In case after case the person was in the depths of acute psychosis and not in any meaningful contact with care. These are not stories of evil; they are stories of illness left to run unchecked.
Off medication, disengaged from services
Stopping treatment and dropping out of follow-up is the single most consistent thread running through these tragedies — and it is precisely what a functioning system is supposed to catch.

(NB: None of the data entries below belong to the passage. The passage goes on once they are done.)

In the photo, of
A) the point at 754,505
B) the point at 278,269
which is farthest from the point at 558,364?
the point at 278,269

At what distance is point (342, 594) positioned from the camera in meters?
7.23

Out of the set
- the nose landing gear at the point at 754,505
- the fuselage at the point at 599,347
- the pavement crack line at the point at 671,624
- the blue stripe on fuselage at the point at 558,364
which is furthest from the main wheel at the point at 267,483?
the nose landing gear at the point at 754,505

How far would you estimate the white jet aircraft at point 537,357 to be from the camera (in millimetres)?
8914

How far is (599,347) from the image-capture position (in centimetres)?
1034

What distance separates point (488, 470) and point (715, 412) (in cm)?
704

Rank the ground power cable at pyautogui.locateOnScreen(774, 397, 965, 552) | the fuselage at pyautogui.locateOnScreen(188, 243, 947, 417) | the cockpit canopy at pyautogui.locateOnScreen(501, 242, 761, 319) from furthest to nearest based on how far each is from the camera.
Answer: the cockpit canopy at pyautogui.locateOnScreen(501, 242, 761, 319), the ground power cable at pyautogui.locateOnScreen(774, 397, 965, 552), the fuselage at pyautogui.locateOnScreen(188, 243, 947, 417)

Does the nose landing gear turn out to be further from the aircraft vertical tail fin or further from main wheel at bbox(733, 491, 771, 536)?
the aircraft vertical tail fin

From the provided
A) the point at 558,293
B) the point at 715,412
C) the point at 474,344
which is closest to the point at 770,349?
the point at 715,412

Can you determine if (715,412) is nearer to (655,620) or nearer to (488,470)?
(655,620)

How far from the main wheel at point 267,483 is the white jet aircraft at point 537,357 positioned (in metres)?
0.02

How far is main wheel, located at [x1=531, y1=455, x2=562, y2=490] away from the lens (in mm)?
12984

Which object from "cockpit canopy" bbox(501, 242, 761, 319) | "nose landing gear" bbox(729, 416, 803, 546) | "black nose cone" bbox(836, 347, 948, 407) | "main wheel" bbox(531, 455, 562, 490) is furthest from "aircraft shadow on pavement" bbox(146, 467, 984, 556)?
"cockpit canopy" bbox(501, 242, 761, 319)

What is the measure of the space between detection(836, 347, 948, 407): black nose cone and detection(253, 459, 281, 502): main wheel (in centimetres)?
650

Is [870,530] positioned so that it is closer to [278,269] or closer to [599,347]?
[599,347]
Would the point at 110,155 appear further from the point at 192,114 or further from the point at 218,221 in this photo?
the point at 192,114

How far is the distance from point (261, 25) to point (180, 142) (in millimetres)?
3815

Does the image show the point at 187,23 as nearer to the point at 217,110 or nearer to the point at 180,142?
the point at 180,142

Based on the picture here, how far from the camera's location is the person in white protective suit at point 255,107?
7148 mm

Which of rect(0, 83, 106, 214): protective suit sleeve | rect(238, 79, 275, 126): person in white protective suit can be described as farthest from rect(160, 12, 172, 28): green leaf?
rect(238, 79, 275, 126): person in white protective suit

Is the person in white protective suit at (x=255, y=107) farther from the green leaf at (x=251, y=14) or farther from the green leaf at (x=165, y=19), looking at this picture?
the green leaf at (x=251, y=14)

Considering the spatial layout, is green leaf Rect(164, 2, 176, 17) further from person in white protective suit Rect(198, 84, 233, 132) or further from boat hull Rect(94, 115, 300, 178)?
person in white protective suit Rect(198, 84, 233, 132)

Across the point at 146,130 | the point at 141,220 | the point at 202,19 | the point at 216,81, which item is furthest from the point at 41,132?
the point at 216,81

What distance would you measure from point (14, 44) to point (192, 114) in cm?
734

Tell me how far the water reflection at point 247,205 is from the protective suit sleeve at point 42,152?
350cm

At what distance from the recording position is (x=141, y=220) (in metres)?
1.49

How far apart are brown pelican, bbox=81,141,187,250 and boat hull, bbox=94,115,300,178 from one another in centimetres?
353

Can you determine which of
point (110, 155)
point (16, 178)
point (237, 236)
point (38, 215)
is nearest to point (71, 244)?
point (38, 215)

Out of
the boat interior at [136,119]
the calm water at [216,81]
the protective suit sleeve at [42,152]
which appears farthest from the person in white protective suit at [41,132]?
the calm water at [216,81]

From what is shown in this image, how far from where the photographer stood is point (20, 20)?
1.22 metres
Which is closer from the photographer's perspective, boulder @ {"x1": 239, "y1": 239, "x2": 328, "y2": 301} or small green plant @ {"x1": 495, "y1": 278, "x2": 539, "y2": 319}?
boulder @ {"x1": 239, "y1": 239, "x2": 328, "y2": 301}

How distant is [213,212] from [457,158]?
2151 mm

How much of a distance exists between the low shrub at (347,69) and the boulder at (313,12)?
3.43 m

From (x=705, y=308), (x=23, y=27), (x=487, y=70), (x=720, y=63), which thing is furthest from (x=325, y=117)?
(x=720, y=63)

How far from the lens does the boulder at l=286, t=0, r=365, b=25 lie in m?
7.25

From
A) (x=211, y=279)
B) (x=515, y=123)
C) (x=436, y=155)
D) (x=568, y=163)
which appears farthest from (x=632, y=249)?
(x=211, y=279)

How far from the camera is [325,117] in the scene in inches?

Warning signs that were missed
Prior violence, visible deterioration, families ringing the alarm — the signals were usually there. What failed was the response to them, not the prediction of them.
A system without capacity
Too few beds, assertive outreach cut back, people discharged to a “GP follow-up” that never happens. Tragedy tends to grow in the gaps that underfunding leaves behind.
Fear is not a safety policy
It is tempting to think that fearing people with schizophrenia keeps us safe. It does the opposite. The fear-soaked headline drives the underfunding, the closed beds and the shame that stops people seeking help — the very conditions in which these rare tragedies grow. Stigma is not the price we pay for safety. It is one of the things making us less safe.
What actually prevents these deaths is unglamorous and well understood: fast, assertive, properly resourced care that does not lose people; treatment people are supported to stay on; and families who are listened to the first time they raise the alarm. The same care that protects the public protects the person who is ill — and the hundreds of thousands who will never hurt anyone but are tarred by association.
The victims deserve the truth and real change. The hundreds of thousands who will never harm a soul deserve not to be branded by the rarest of tragedies. Holding both at once is not a contradiction — it is the only honest place to stand.
If you are worried about someone, or struggling yourself, you are not alone. In the UK you can call Samaritans on 116 123 free, any time, or NHS 111 for urgent mental-health help. If someone is in immediate danger, call 999. Outside the UK, find a helpline at findahelpline.com.
Sources and caveats. Around 570–600 homicides are recorded in the UK in a typical year, from all causes (Office for National Statistics: 570 in England & Wales in the year to March 2024). The National Confidential Inquiry into Suicide and Safety in Mental Health (NCISH) estimates that roughly 57 a year are committed by people who had been in contact with mental health services in the previous 12 months — about 11% of all homicides. The schizophrenia-specific figure of approximately 35 a year (about 5–10% of homicides) is an estimate that varies with how a “mental-health homicide” is defined; the charity Hundred Families argues official counts understate the true number because they exclude cases without a conviction or where the person was never under specialist care. A review of mental-health homicide inquiries in England (2010–2023) found 52% of those involved had a diagnosis of schizophrenia and 52% had a documented history of stopping medication or disengaging from follow-up. A national case-control study of homicide by men diagnosed with schizophrenia found that 94% of those homicides were committed by people who either misused drugs or alcohol or were not receiving their planned treatment — in other words, the danger concentrates almost entirely where care has broken down. Substance misuse is a major aggravating factor, present in a large share of cases. Crucially, for people with schizophrenia who are engaged in planned care and not misusing drugs or alcohol, homicide is exceptionally rare — and people with schizophrenia remain far more likely to be victims of violence than perpetrators (by one robust estimate around 14 times more likely), with suicide a far more common cause of premature death than homicide. Case details are drawn from the 1994 Ritchie inquiry into the care of Christopher Clunis, and from the independent review and public inquiry into the care of Valdo Calocane, who was sentenced in January 2024 to an indefinite hospital order. This page honours the victims named here; it is not medical or legal advice.